§ Brano da leggere:
::::

Obama, un'operazione di marketing riuscita
di Marco Aurelio Casalino
L’elezione di Barack Obama ha scatenato momenti di entusiasmo prossimi al delirio collettivo, un’esaltazione quasi messianica per il primo uomo di colore che ha avuto accesso alla Casa Bianca. In Europa, e nel Mondo, la frenesia ha attraversato tutti gli ambiti sociali, suscitando atti di ritrovata fede nelle virtù (virtù?) della democrazia (democrazia?) statunitense e ubriacature condite da forti dosi di propaganda etnicista per il baldo Obama. Ora, passato qualche mese dall’evento, è venuta l’ora di riconsiderarlo con maggiore attenzione politica e spogliandosi di emotività. È vero, sì, che gli abitanti degli Stati Uniti sono soliti eleggere un uomo politico come fosse una rock star carismatica, tutto stile glamour, molto people, e tutto frasi fatte e propaganda d’impatto (una sintesi fra Fonzie e il Principe di Bel-Air…) ma noi, che dovremmo essere diversi nei giudizi, conoscendo gli uomini, la politica e la storia, avremo un’altra luce nel vedere la realtà per come essenzialmente è (non nutro molte speranze in questo, in quanto è arrivata anche da noi questa sorta di politica da “avanspettacolo”, tutta slogan e niente idee… ma almeno ci spero).

::::

§ Istruzioni: Estrai per intero l'articolo sull'elezione di Obama e riproducilo senza alcuna modifica. I dati riportati di seguito provengono da una fonte diversa dall'articolo.

§ Estratti di dati:
::::

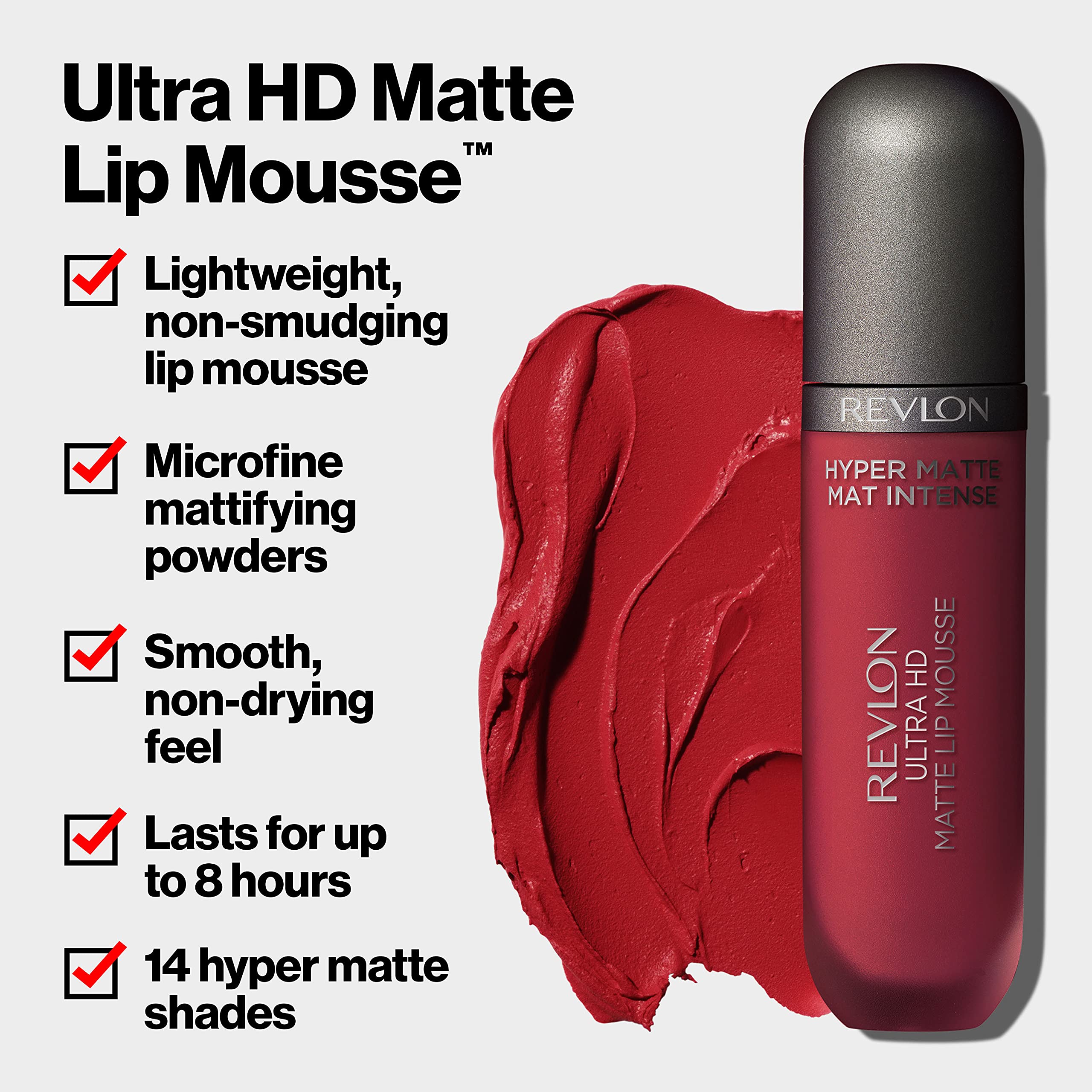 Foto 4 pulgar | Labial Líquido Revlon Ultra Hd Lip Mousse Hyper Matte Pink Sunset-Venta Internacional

::::

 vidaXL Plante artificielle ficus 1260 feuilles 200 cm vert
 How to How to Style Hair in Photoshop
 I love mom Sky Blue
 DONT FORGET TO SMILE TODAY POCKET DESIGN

::::

§ Risposta attesa:
Obama, un'operazione di marketing riuscita
di Marco Aurelio Casalino
L’elezione di Barack Obama ha scatenato momenti di entusiasmo prossimi al delirio collettivo, un’esaltazione quasi messianica per il primo uomo di colore che ha avuto accesso alla Casa Bianca. In Europa, e nel Mondo, la frenesia ha attraversato tutti gli ambiti sociali, suscitando atti di ritrovata fede nelle virtù (virtù?) della democrazia (democrazia?) statunitense e ubriacature condite da forti dosi di propaganda etnicista per il baldo Obama. Ora, passato qualche mese dall’evento, è venuta l’ora di riconsiderarlo con maggiore attenzione politica e spogliandosi di emotività. È vero, sì, che gli abitanti degli Stati Uniti sono soliti eleggere un uomo politico come fosse una rock star carismatica, tutto stile glamour, molto people, e tutto frasi fatte e propaganda d’impatto (una sintesi fra Fonzie e il Principe di Bel-Air…) ma noi, che dovremmo essere diversi nei giudizi, conoscendo gli uomini, la politica e la storia, avremo un’altra luce nel vedere la realtà per come essenzialmente è (non nutro molte speranze in questo, in quanto è arrivata anche da noi questa sorta di politica da “avanspettacolo”, tutta slogan e niente idee… ma almeno ci spero).